Listed records section start

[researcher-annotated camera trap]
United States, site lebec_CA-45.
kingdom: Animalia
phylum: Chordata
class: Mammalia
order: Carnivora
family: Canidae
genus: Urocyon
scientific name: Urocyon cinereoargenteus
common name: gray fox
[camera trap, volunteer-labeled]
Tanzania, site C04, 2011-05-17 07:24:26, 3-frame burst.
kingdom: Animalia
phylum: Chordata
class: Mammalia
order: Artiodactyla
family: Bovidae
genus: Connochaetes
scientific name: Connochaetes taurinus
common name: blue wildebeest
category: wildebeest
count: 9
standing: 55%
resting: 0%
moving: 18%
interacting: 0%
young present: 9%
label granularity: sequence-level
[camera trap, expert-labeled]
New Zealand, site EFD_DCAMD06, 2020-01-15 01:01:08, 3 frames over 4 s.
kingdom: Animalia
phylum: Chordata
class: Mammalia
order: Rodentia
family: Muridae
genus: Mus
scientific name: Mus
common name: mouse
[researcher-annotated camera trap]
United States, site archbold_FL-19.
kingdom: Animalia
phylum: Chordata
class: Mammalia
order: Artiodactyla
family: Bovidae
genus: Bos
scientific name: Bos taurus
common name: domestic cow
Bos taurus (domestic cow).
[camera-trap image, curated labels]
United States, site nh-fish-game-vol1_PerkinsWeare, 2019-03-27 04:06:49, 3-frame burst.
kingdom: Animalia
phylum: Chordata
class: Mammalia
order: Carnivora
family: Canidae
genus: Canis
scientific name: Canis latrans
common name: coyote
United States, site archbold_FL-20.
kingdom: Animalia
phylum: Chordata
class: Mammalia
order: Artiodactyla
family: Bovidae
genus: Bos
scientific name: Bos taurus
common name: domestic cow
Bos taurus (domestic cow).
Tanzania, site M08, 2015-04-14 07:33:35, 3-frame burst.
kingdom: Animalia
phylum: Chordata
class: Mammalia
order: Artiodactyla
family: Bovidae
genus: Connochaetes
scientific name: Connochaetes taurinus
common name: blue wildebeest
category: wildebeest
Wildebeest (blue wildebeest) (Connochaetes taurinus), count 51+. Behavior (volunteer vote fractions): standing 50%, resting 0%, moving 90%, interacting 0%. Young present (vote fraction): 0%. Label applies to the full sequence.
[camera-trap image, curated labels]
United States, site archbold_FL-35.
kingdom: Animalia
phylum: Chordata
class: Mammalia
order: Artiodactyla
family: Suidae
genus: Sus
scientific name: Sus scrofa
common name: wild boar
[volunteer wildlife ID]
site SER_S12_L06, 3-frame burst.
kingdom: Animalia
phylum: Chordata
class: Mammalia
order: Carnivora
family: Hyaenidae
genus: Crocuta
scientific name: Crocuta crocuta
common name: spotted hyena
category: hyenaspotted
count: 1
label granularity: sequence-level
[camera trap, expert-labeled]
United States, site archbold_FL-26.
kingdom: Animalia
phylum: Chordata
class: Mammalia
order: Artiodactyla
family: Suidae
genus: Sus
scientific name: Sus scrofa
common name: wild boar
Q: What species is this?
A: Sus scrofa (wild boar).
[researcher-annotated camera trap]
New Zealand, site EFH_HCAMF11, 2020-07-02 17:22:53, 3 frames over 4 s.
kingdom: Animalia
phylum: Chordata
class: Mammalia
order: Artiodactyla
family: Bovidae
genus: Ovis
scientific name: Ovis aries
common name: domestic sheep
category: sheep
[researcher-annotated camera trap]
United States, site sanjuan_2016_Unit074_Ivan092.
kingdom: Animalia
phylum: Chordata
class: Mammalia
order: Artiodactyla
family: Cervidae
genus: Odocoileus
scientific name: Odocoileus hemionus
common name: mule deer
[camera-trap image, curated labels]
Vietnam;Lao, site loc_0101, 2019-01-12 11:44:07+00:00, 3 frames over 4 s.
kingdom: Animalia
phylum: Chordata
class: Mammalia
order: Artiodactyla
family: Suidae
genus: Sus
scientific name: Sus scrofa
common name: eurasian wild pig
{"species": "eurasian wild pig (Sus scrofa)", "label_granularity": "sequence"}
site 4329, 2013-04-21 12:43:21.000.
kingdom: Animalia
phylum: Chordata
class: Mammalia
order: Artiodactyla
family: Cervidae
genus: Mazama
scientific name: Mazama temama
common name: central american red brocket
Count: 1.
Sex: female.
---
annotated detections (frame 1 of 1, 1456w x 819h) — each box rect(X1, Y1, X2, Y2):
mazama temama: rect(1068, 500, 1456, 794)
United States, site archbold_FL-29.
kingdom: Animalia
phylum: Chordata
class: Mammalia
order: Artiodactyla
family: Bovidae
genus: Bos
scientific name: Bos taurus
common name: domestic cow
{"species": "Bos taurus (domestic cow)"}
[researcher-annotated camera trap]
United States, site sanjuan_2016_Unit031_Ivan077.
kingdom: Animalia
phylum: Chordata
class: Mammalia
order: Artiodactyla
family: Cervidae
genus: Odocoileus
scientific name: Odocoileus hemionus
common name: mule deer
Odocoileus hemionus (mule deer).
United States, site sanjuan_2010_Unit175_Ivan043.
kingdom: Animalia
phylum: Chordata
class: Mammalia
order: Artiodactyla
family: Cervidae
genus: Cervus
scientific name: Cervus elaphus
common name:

Listed records section end

Work instructions.
Output the records in full, exactly.

Task response.
[researcher-annotated camera trap]
United States, site lebec_CA-45.
kingdom: Animalia
phylum: Chordata
class: Mammalia
order: Carnivora
family: Canidae
genus: Urocyon
scientific name: Urocyon cinereoargenteus
common name: gray fox
[camera trap, volunteer-labeled]
Tanzania, site C04, 2011-05-17 07:24:26, 3-frame burst.
kingdom: Animalia
phylum: Chordata
class: Mammalia
order: Artiodactyla
family: Bovidae
genus: Connochaetes
scientific name: Connochaetes taurinus
common name: blue wildebeest
category: wildebeest
count: 9
standing: 55%
resting: 0%
moving: 18%
interacting: 0%
young present: 9%
label granularity: sequence-level
[camera trap, expert-labeled]
New Zealand, site EFD_DCAMD06, 2020-01-15 01:01:08, 3 frames over 4 s.
kingdom: Animalia
phylum: Chordata
class: Mammalia
order: Rodentia
family: Muridae
genus: Mus
scientific name: Mus
common name: mouse
[researcher-annotated camera trap]
United States, site archbold_FL-19.
kingdom: Animalia
phylum: Chordata
class: Mammalia
order: Artiodactyla
family: Bovidae
genus: Bos
scientific name: Bos taurus
common name: domestic cow
Bos taurus (domestic cow).
[camera-trap image, curated labels]
United States, site nh-fish-game-vol1_PerkinsWeare, 2019-03-27 04:06:49, 3-frame burst.
kingdom: Animalia
phylum: Chordata
class: Mammalia
order: Carnivora
family: Canidae
genus: Canis
scientific name: Canis latrans
common name: coyote
United States, site archbold_FL-20.
kingdom: Animalia
phylum: Chordata
class: Mammalia
order: Artiodactyla
family: Bovidae
genus: Bos
scientific name: Bos taurus
common name: domestic cow
Bos taurus (domestic cow).
Tanzania, site M08, 2015-04-14 07:33:35, 3-frame burst.
kingdom: Animalia
phylum: Chordata
class: Mammalia
order: Artiodactyla
family: Bovidae
genus: Connochaetes
scientific name: Connochaetes taurinus
common name: blue wildebeest
category: wildebeest
Wildebeest (blue wildebeest) (Connochaetes taurinus), count 51+. Behavior (volunteer vote fractions): standing 50%, resting 0%, moving 90%, interacting 0%. Young present (vote fraction): 0%. Label applies to the full sequence.
[camera-trap image, curated labels]
United States, site archbold_FL-35.
kingdom: Animalia
phylum: Chordata
class: Mammalia
order: Artiodactyla
family: Suidae
genus: Sus
scientific name: Sus scrofa
common name: wild boar
[volunteer wildlife ID]
site SER_S12_L06, 3-frame burst.
kingdom: Animalia
phylum: Chordata
class: Mammalia
order: Carnivora
family: Hyaenidae
genus: Crocuta
scientific name: Crocuta crocuta
common name: spotted hyena
category: hyenaspotted
count: 1
label granularity: sequence-level
[camera trap, expert-labeled]
United States, site archbold_FL-26.
kingdom: Animalia
phylum: Chordata
class: Mammalia
order: Artiodactyla
family: Suidae
genus: Sus
scientific name: Sus scrofa
common name: wild boar
Q: What species is this?
A: Sus scrofa (wild boar).
[researcher-annotated camera trap]
New Zealand, site EFH_HCAMF11, 2020-07-02 17:22:53, 3 frames over 4 s.
kingdom: Animalia
phylum: Chordata
class: Mammalia
order: Artiodactyla
family: Bovidae
genus: Ovis
scientific name: Ovis aries
common name: domestic sheep
category: sheep
[researcher-annotated camera trap]
United States, site sanjuan_2016_Unit074_Ivan092.
kingdom: Animalia
phylum: Chordata
class: Mammalia
order: Artiodactyla
family: Cervidae
genus: Odocoileus
scientific name: Odocoileus hemionus
common name: mule deer
[camera-trap image, curated labels]
Vietnam;Lao, site loc_0101, 2019-01-12 11:44:07+00:00, 3 frames over 4 s.
kingdom: Animalia
phylum: Chordata
class: Mammalia
order: Artiodactyla
family: Suidae
genus: Sus
scientific name: Sus scrofa
common name: eurasian wild pig
{"species": "eurasian wild pig (Sus scrofa)", "label_granularity": "sequence"}
site 4329, 2013-04-21 12:43:21.000.
kingdom: Animalia
phylum: Chordata
class: Mammalia
order: Artiodactyla
family: Cervidae
genus: Mazama
scientific name: Mazama temama
common name: central american red brocket
Count: 1.
Sex: female.
---
annotated detections (frame 1 of 1, 1456w x 819h) — each box rect(X1, Y1, X2, Y2):
mazama temama: rect(1068, 500, 1456, 794)
United States, site archbold_FL-29.
kingdom: Animalia
phylum: Chordata
class: Mammalia
order: Artiodactyla
family: Bovidae
genus: Bos
scientific name: Bos taurus
common name: domestic cow
{"species": "Bos taurus (domestic cow)"}
[researcher-annotated camera trap]
United States, site sanjuan_2016_Unit031_Ivan077.
kingdom: Animalia
phylum: Chordata
class: Mammalia
order: Artiodactyla
family: Cervidae
genus: Odocoileus
scientific name: Odocoileus hemionus
common name: mule deer
Odocoileus hemionus (mule deer).
United States, site sanjuan_2010_Unit175_Ivan043.
kingdom: Animalia
phylum: Chordata
class: Mammalia
order: Artiodactyla
family: Cervidae
genus: Cervus
scientific name: Cervus elaphus
common name:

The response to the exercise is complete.